Dans cette nouvelle publication, j’aimerais aborder deux aspects de ce travail vital :
Visibilité des actifs
Découvrir tous les endpoints (ordinateurs portables, tablettes et autres appareils des employés) utilisés, enregistrer leurs configurations matérielles et logicielles et surveiller ces endpoints pour détecter les problèmes de sécurité et de performance. Votre organisation informatique dispose-t-elle de la visibilité des actifs dont elle a besoin, maintenant que de plus en plus d’employés travaillent à distance ? Lorsque des problèmes surviennent, disposez-vous de la visibilité en temps réel dont vous avez besoin pour les résoudre ?
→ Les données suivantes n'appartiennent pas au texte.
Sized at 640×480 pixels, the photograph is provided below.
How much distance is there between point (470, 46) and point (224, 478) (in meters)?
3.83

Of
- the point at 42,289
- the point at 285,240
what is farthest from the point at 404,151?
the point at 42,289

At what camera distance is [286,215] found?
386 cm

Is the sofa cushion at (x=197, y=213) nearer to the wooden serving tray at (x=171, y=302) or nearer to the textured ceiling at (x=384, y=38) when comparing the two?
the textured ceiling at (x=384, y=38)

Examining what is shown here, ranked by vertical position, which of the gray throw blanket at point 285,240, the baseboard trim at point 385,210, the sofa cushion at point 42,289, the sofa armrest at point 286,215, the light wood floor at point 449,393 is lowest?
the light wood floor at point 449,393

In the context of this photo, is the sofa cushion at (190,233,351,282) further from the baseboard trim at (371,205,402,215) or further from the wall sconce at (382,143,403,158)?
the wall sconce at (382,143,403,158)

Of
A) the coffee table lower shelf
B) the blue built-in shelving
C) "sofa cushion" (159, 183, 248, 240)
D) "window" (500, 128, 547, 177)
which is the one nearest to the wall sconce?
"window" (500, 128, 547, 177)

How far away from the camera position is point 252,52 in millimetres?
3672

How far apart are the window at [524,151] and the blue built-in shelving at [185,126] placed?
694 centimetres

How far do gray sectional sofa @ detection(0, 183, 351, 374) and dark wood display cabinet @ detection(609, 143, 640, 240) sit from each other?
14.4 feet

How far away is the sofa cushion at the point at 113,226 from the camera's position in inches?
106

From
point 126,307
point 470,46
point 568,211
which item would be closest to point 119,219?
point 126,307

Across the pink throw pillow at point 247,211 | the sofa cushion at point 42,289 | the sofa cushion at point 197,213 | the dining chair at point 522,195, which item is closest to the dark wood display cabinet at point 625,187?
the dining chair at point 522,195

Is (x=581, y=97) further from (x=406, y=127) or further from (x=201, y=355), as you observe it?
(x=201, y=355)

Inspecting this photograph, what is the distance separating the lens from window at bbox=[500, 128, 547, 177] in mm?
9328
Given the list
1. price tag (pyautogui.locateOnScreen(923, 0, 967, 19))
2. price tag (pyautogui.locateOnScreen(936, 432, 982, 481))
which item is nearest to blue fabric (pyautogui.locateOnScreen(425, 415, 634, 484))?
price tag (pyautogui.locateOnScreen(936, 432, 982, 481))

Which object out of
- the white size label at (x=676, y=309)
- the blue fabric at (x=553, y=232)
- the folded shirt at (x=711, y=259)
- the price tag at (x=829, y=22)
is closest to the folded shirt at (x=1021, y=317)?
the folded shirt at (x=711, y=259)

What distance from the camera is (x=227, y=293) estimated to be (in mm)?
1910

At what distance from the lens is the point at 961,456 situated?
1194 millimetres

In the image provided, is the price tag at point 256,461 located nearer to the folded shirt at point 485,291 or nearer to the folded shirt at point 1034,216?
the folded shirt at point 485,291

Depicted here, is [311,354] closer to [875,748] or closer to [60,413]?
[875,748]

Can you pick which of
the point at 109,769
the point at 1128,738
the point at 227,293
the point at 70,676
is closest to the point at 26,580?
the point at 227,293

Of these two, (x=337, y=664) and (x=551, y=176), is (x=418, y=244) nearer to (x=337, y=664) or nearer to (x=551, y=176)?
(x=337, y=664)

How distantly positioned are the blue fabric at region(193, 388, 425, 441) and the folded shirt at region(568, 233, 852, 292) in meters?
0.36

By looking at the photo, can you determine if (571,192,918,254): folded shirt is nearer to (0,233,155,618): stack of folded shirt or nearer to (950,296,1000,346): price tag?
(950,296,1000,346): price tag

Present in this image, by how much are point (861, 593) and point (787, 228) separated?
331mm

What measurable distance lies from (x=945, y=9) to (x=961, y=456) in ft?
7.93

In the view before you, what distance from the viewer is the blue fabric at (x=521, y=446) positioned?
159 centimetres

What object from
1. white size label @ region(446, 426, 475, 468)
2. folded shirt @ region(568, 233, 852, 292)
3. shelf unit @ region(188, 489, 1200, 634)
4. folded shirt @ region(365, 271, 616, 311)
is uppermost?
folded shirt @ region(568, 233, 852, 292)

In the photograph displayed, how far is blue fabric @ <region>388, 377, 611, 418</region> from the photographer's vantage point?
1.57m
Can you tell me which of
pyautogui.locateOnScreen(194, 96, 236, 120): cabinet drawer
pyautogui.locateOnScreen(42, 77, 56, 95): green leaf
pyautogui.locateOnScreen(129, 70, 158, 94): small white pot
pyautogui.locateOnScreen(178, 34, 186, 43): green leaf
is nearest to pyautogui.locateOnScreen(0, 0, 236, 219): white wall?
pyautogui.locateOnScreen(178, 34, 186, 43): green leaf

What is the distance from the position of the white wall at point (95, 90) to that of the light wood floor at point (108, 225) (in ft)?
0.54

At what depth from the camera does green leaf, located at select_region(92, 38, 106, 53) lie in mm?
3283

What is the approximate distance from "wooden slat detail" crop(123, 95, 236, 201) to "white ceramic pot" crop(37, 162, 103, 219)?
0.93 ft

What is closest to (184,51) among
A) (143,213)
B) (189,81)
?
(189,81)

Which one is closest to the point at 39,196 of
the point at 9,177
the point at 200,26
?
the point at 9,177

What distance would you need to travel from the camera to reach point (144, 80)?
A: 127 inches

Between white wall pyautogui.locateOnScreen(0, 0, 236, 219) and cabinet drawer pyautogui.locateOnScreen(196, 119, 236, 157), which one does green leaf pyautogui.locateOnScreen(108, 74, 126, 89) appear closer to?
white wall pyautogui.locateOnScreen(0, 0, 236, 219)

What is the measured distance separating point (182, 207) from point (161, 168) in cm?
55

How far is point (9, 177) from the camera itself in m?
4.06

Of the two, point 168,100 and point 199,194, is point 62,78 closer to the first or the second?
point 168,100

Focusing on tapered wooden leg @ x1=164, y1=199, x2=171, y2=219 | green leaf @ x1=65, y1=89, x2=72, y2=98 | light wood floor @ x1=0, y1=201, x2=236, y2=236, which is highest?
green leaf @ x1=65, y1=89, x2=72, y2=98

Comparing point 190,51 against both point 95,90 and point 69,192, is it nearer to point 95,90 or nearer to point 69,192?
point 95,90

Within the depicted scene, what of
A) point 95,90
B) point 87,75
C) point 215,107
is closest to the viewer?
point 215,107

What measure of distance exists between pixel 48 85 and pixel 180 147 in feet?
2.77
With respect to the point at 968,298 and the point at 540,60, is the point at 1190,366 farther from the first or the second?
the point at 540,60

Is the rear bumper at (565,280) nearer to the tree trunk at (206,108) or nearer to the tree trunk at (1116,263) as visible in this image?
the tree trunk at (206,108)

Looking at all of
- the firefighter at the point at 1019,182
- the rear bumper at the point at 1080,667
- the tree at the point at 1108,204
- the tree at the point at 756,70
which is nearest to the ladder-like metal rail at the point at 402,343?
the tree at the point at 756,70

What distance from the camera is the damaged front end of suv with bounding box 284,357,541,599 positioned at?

Optimisation des outils et des coûts
Réévaluer les outils sur lesquels vos équipes chargées de la sécurité et des opérations informatiques s’appuient pour surveiller et gérer les endpoints dans tous les environnements, sur les réseaux locaux et dans les sites distants. Vos outils informatiques peuvent-ils aider à identifier les licences logicielles redondantes, ce qui permet d’économiser de l’argent qui peut être utilisé pour d’autres investissements informatiques et de nouveaux projets de transformation numérique ? Y a-t-il une opportunité de compléter vos investissements informatiques avec de nouveaux outils qui fournissent la visibilité et le contrôle en temps réel dont vous avez besoin pour rendre tous vos investissements informatiques plus rentables ?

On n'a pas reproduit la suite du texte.